In anticipation of the madness to come, the Los Angeles Times published an article on Thanksgiving about how stores are opening their doors to Black Friday shoppers earlier and earlier. While in the past shoppers had to wait until early on Friday morning to get major deals, this year they could do so as early as 8 p.m. on Thanksgiving night. Shoppers took themselves away from their families, lined up, and strategized how to spend as little time as necessary purchasing a 39" LCD TV for only $329 or a $60 Mickey Mouse doll for only $19.99.
This is how those of us in the modern world relate to time: It is something to be managed, calculated, and, in the case of Black Friday shopping, squeezed for everything it's worth.
Along these lines, one of the most common questions I'm asked is how long a person should meditate. Right after calculating how long it will take to purchase a heavily-discounted TV, they want to use a similar form of analysis to calculate how long it will take them to achieve bliss.

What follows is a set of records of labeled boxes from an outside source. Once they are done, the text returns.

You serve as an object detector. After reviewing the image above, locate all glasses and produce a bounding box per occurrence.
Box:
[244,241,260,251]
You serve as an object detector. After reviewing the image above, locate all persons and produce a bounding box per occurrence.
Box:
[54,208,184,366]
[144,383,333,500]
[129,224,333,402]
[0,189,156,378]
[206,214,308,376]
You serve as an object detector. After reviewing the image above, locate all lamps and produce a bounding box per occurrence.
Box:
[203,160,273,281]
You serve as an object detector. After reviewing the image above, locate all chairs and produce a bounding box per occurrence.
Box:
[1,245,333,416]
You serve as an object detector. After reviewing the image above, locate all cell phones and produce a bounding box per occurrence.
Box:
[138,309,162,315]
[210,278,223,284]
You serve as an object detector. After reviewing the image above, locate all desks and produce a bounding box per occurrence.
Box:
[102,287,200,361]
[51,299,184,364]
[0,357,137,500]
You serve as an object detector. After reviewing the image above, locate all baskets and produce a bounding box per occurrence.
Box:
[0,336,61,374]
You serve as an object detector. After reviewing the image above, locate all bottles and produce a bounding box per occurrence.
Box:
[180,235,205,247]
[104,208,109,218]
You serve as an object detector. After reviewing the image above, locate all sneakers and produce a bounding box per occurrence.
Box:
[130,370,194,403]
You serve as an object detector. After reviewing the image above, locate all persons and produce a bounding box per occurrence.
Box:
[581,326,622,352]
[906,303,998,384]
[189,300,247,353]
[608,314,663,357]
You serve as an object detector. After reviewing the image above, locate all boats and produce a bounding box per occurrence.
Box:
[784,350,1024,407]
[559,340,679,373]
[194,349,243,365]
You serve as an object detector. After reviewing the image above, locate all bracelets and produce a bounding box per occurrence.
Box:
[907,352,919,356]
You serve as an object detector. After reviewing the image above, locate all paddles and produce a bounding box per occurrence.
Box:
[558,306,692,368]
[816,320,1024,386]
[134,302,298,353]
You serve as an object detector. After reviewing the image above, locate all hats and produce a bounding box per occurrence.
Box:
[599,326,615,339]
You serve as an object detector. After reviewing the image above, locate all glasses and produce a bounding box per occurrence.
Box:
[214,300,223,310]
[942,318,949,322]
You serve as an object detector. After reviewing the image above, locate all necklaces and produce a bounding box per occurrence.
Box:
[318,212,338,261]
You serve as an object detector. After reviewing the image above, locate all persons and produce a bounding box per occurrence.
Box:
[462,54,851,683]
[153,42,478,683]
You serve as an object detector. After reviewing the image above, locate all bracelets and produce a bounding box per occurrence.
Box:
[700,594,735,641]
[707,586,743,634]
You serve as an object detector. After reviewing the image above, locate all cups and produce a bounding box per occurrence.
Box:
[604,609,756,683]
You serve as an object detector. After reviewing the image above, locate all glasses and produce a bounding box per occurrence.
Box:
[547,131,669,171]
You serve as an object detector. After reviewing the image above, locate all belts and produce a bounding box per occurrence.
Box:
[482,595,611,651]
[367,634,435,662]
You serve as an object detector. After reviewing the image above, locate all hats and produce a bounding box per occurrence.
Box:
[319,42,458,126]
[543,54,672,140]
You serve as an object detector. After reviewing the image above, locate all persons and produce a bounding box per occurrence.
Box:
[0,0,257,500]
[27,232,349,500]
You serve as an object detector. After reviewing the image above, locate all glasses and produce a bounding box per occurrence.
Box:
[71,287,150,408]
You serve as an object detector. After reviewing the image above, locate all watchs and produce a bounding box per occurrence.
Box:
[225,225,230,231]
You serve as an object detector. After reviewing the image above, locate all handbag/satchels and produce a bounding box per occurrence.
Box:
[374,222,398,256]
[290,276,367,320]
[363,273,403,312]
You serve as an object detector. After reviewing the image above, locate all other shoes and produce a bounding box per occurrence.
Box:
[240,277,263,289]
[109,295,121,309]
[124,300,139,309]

If I leave Thanksgiving dinner by 7 p.m., I should be at the store by 7:30. With a half-hour on line, five minutes to shop, and 20 minutes to check out, I should be home by 10:00 p.m. Then, I can meditate for 20 minutes and achieve peace and contentment by 10:20.
The yogic path was developed many thousands of years ago by sages in India. They did this through a spiritual practice in which they devoted themselves to daily rituals so as to attain self-realization of their spirit. They of course didn't have the distraction of Black Friday deals, but even during their time they were susceptible to their egos and the workings of their minds.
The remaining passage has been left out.